--- START Extracted material ---

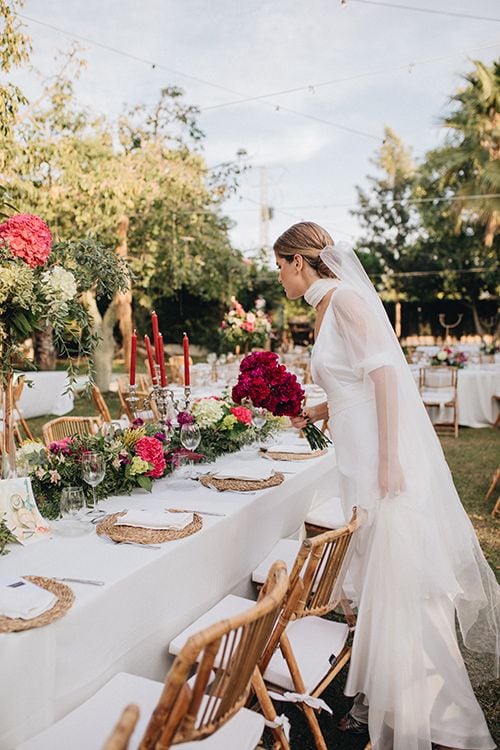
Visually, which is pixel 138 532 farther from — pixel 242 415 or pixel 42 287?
pixel 242 415

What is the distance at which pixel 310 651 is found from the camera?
220 centimetres

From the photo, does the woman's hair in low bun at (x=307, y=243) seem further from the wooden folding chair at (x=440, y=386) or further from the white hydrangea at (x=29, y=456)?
the wooden folding chair at (x=440, y=386)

--- END Extracted material ---

What you should do —
Print the rows unchanged, starting at the line containing "From the photo, does" and continuing through the end of the rows, including both ends.

Result —
From the photo, does the woman's hair in low bun at (x=307, y=243) seem further from the wooden folding chair at (x=440, y=386) or further from the white hydrangea at (x=29, y=456)?
the wooden folding chair at (x=440, y=386)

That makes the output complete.